Items from a dataset
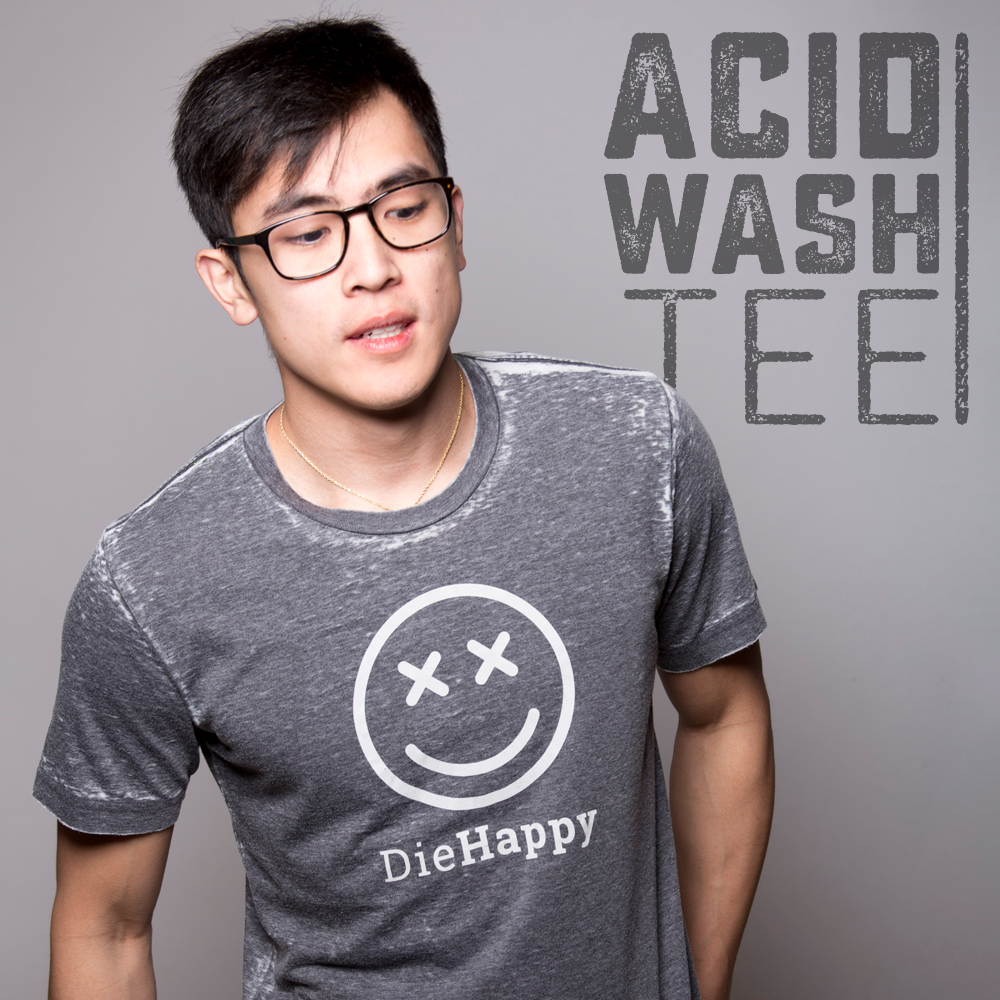 Acid Wash Tee Tee Square.png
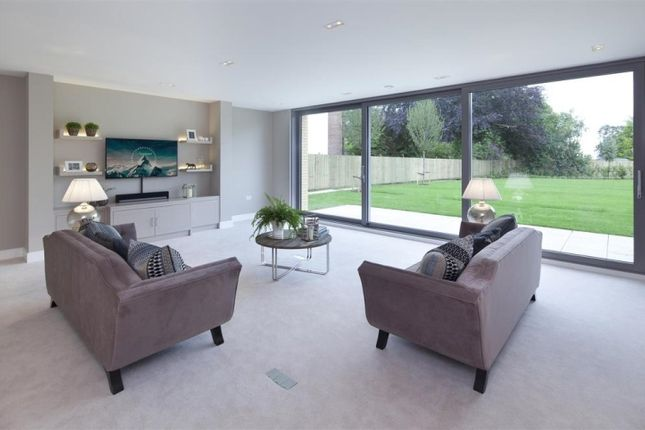 Thumbnail Property to rent in Fox Lane, Boars Hill, Oxford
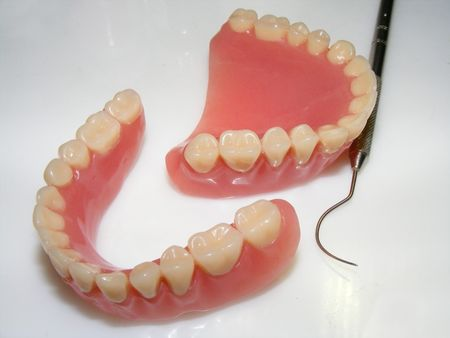 molars: picture of a false teeth Stock Photo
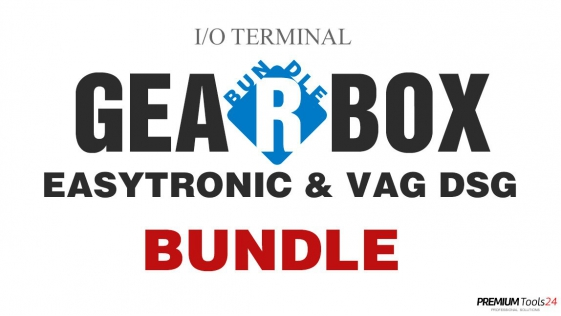 SOFTWARE GEARBOX BUNDLE (EASYTRONIC VAG DSG) FOR I/O TERMINAL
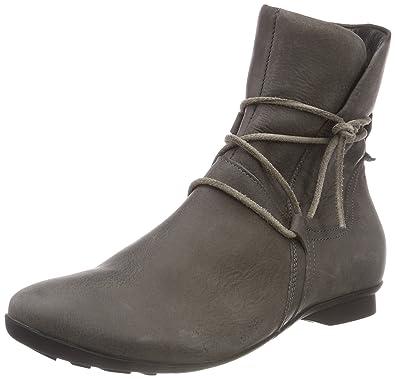 d60b3fa6a84367 Think! Damen KESHUEL 383127 Desert Boots Grau (14 Antrazit) 36 EU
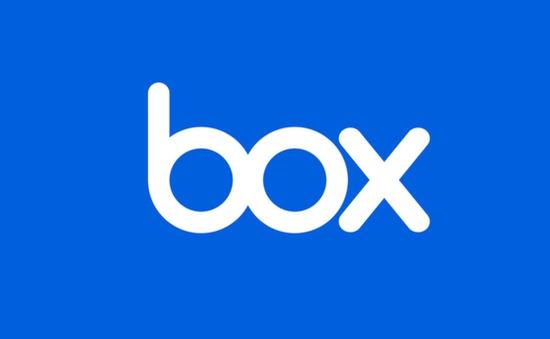 Dịch vụ lưu trữ đám mây Box thêm nhiều tính năng mới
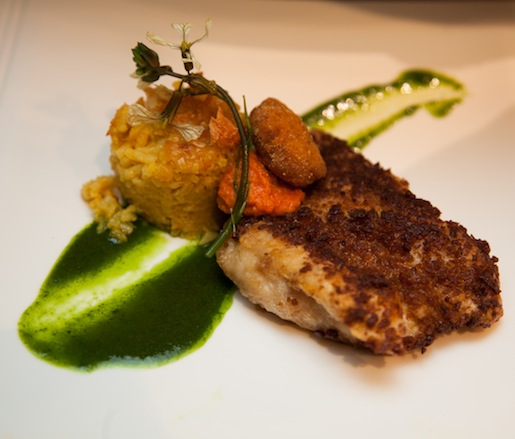 Chorizo-Crusted Pensacola Red Snapper with Saffron Rice Pudding, Mojo de Cilantro, and Fried Silver Mullet Roe (Andalucía)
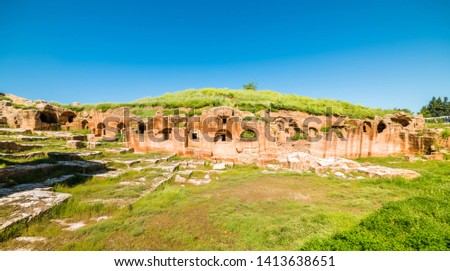 Dara Ancient City. Mesopotamia. Mardin, Turkey. Dara Ancient City, one of the most important settlements of Mesopotamia. Stock fotó ©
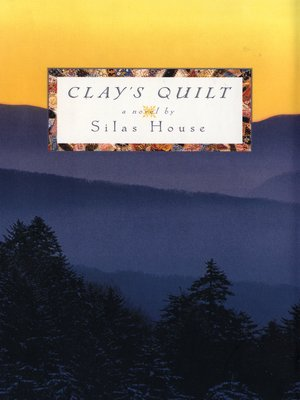 cover image of Clay's Quilt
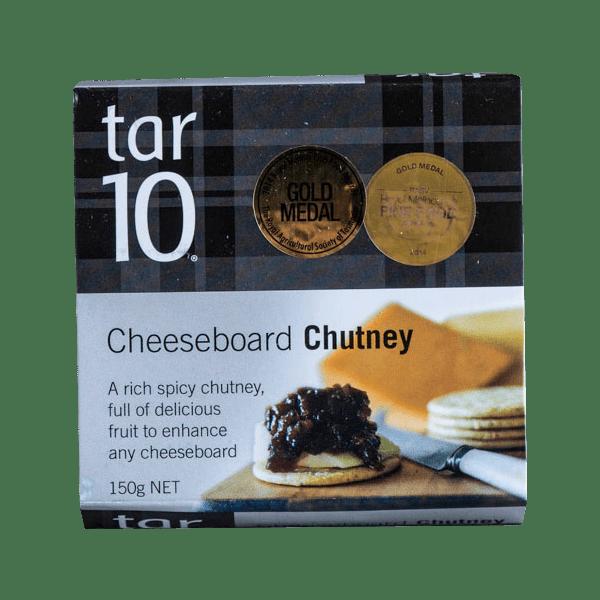 TAR10 Cheeseboard Chutney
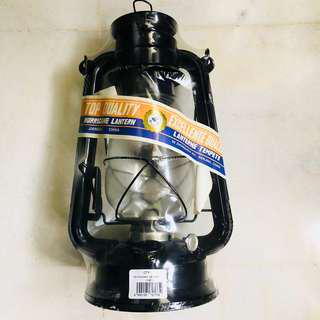 Hurricane Lamp #UNDER90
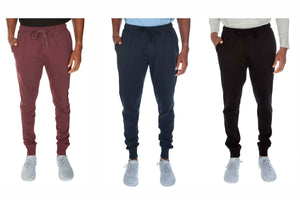 Jersey Light Weight Cuffed Jogger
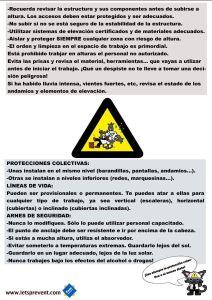 Fichas informativas Riesgo de Altura PG2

=== Exercise description ===
Starting at the line that contains "Dara Ancient City.", please write out each line through the last line of the data, both ends included, and keep pictures out of the copy.

=== Task solution ===
 Dara Ancient City. Mesopotamia. Mardin, Turkey. Dara Ancient City, one of the most important settlements of Mesopotamia. Stock fotó ©
 cover image of Clay's Quilt
 TAR10 Cheeseboard Chutney
 Hurricane Lamp #UNDER90
 Jersey Light Weight Cuffed Jogger
 Fichas informativas Riesgo de Altura PG2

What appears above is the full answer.